[Records of scene-based spatial questions]
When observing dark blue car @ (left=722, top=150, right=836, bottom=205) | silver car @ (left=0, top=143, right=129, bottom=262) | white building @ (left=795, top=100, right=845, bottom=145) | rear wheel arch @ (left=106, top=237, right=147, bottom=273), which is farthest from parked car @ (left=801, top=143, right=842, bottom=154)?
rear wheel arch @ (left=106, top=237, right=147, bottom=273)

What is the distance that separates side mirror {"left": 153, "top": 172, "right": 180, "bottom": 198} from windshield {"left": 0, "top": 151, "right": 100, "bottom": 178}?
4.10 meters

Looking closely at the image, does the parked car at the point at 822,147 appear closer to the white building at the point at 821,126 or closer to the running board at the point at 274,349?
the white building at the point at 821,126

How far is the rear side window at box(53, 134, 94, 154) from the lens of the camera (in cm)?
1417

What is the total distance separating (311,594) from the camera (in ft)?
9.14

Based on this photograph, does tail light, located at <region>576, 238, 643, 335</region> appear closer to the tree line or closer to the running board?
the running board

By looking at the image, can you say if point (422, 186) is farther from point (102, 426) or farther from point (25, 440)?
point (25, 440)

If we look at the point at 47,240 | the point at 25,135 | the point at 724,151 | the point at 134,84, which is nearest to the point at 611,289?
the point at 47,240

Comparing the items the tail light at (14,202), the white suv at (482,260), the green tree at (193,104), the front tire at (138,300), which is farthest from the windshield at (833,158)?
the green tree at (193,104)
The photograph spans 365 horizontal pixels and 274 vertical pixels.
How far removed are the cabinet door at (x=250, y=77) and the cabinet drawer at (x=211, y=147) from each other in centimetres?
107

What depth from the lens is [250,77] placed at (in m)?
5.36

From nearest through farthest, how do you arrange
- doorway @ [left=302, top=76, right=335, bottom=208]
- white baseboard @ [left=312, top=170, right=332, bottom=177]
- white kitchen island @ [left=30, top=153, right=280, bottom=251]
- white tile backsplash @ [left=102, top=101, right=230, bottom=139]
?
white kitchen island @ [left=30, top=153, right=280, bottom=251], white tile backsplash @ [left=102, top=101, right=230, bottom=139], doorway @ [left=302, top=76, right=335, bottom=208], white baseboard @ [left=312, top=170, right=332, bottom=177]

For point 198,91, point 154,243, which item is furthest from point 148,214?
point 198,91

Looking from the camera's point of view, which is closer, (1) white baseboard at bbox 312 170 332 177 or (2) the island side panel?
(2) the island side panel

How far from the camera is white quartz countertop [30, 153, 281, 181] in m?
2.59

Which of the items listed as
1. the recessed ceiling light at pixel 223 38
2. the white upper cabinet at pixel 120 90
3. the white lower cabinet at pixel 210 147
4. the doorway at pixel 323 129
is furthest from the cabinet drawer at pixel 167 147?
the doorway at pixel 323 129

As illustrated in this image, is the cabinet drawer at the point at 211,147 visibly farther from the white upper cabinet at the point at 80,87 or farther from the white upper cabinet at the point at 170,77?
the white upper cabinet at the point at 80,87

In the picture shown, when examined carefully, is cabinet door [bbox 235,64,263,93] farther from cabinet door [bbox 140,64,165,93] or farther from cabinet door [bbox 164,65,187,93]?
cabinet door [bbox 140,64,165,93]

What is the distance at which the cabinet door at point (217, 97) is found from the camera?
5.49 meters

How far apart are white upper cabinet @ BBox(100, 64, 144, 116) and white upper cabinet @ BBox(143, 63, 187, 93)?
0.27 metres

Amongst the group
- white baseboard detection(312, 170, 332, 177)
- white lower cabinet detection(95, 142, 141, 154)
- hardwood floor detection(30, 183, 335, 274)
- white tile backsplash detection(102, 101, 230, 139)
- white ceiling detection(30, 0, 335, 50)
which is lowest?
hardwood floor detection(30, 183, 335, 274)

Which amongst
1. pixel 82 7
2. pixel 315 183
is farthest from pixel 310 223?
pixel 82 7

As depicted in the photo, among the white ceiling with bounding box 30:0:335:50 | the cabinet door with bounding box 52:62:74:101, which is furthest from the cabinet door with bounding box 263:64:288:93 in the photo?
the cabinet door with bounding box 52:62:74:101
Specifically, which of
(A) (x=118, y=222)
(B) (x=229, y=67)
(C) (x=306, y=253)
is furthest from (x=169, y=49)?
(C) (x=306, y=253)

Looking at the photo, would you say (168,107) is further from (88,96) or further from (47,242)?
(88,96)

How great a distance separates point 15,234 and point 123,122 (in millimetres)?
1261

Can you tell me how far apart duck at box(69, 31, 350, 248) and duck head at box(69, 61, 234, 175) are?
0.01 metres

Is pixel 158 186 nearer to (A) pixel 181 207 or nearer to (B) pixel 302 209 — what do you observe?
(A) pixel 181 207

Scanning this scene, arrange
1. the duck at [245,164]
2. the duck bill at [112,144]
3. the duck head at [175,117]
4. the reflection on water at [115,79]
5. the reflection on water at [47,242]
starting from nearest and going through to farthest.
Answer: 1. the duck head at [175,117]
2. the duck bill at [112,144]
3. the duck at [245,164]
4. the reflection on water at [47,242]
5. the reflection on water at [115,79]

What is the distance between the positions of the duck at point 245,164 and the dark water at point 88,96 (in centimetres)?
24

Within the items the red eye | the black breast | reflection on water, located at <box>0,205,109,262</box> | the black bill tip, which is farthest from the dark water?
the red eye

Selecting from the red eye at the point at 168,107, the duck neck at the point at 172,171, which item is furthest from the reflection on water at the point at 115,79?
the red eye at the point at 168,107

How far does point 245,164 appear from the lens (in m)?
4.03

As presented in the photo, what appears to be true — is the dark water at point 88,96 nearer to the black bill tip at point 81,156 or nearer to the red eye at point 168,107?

[Aim] Reproduce all of the records above, switching "tree line" to "forest edge" wherever it occurs and leaving everything else unchanged.

[Answer to the exercise]
When observing dark blue car @ (left=722, top=150, right=836, bottom=205) | silver car @ (left=0, top=143, right=129, bottom=262) | white building @ (left=795, top=100, right=845, bottom=145) | rear wheel arch @ (left=106, top=237, right=147, bottom=273), which is farthest from parked car @ (left=801, top=143, right=842, bottom=154)?
rear wheel arch @ (left=106, top=237, right=147, bottom=273)

What is the distance that separates side mirror {"left": 153, "top": 172, "right": 180, "bottom": 198} from windshield {"left": 0, "top": 151, "right": 100, "bottom": 178}?
4.10 meters

Looking closely at the image, does the parked car at the point at 822,147 appear closer to the white building at the point at 821,126 or closer to the running board at the point at 274,349?
the white building at the point at 821,126

How far is the rear side window at box(53, 134, 94, 154) from the lens of the camera (in cm)?
1417

What is the total distance separating (311,594) from the camera (in ft)?
9.14

Based on this photograph, does tail light, located at <region>576, 238, 643, 335</region> appear closer to the forest edge or closer to the running board?
the running board

By looking at the image, can you say if point (422, 186) is farther from point (102, 426) or farther from point (25, 440)?
point (25, 440)

If we look at the point at 47,240 | the point at 25,135 | the point at 724,151 | the point at 134,84, which is nearest to the point at 611,289?
the point at 47,240

Comparing the items the tail light at (14,202), the white suv at (482,260), the green tree at (193,104), the front tire at (138,300), which is farthest from the windshield at (833,158)?
the green tree at (193,104)
The photograph spans 365 horizontal pixels and 274 vertical pixels.
How far removed are the cabinet door at (x=250, y=77) and the cabinet drawer at (x=211, y=147) from each other in centimetres?
107

What depth from the lens is [250,77] placed at (in m)?
5.36

From nearest through farthest, how do you arrange
- doorway @ [left=302, top=76, right=335, bottom=208]
- white baseboard @ [left=312, top=170, right=332, bottom=177]
- white kitchen island @ [left=30, top=153, right=280, bottom=251]
- white tile backsplash @ [left=102, top=101, right=230, bottom=139]
?
white kitchen island @ [left=30, top=153, right=280, bottom=251], white tile backsplash @ [left=102, top=101, right=230, bottom=139], doorway @ [left=302, top=76, right=335, bottom=208], white baseboard @ [left=312, top=170, right=332, bottom=177]

For point 198,91, point 154,243, which item is furthest from point 148,214?
point 198,91

Looking from the camera's point of view, which is closer, (1) white baseboard at bbox 312 170 332 177 or (2) the island side panel?
(2) the island side panel

How far from the camera is white quartz countertop [30, 153, 281, 181] in m?
2.59

Which of the items listed as
1. the recessed ceiling light at pixel 223 38
2. the white upper cabinet at pixel 120 90
3. the white lower cabinet at pixel 210 147
4. the doorway at pixel 323 129
is furthest from the cabinet drawer at pixel 167 147?
the doorway at pixel 323 129

As illustrated in this image, is the cabinet drawer at the point at 211,147 visibly farther from the white upper cabinet at the point at 80,87 or farther from the white upper cabinet at the point at 170,77?
the white upper cabinet at the point at 80,87

In the picture shown, when examined carefully, is cabinet door [bbox 235,64,263,93] farther from cabinet door [bbox 140,64,165,93] or farther from cabinet door [bbox 164,65,187,93]?
cabinet door [bbox 140,64,165,93]

What is the distance at which the cabinet door at point (217, 97) is found from the camera?
5.49 meters

How far apart are white upper cabinet @ BBox(100, 64, 144, 116) and white upper cabinet @ BBox(143, 63, 187, 93)?
0.27 metres

Amongst the group
- white baseboard detection(312, 170, 332, 177)
- white lower cabinet detection(95, 142, 141, 154)
- hardwood floor detection(30, 183, 335, 274)
- white tile backsplash detection(102, 101, 230, 139)
- white ceiling detection(30, 0, 335, 50)
which is lowest?
hardwood floor detection(30, 183, 335, 274)

Which amongst
1. pixel 82 7
2. pixel 315 183
is farthest from pixel 310 223?
pixel 82 7

As depicted in the photo, among the white ceiling with bounding box 30:0:335:50 | the cabinet door with bounding box 52:62:74:101, which is furthest from the cabinet door with bounding box 263:64:288:93 in the photo?
the cabinet door with bounding box 52:62:74:101
Specifically, which of
(A) (x=118, y=222)
(B) (x=229, y=67)
(C) (x=306, y=253)
is furthest from (x=169, y=49)?
(C) (x=306, y=253)

Looking at the photo, would you say (168,107) is further from (88,96) or further from (47,242)?
(88,96)

How great a distance separates point 15,234 and point 123,122 (in millimetres)?
1261

Can you tell me how far apart duck at box(69, 31, 350, 248) and duck head at box(69, 61, 234, 175) are?
0.01 metres

Is pixel 158 186 nearer to (A) pixel 181 207 or nearer to (B) pixel 302 209 — what do you observe?
(A) pixel 181 207

Scanning this scene, arrange
1. the duck at [245,164]
2. the duck bill at [112,144]
3. the duck head at [175,117]
4. the reflection on water at [115,79]
5. the reflection on water at [47,242]
starting from nearest and going through to farthest.
Answer: 1. the duck head at [175,117]
2. the duck bill at [112,144]
3. the duck at [245,164]
4. the reflection on water at [47,242]
5. the reflection on water at [115,79]

What is the distance between the positions of the duck at point 245,164 and the dark water at point 88,96 (in centimetres)?
24

Within the items the red eye | the black breast | reflection on water, located at <box>0,205,109,262</box> | the black bill tip, which is farthest from the dark water?
the red eye

Selecting from the red eye at the point at 168,107, the duck neck at the point at 172,171, which item is furthest from the reflection on water at the point at 115,79?
the red eye at the point at 168,107

How far does point 245,164 appear from the lens (in m)?
4.03

As presented in the photo, what appears to be true — is the dark water at point 88,96 nearer to the black bill tip at point 81,156 or nearer to the red eye at point 168,107?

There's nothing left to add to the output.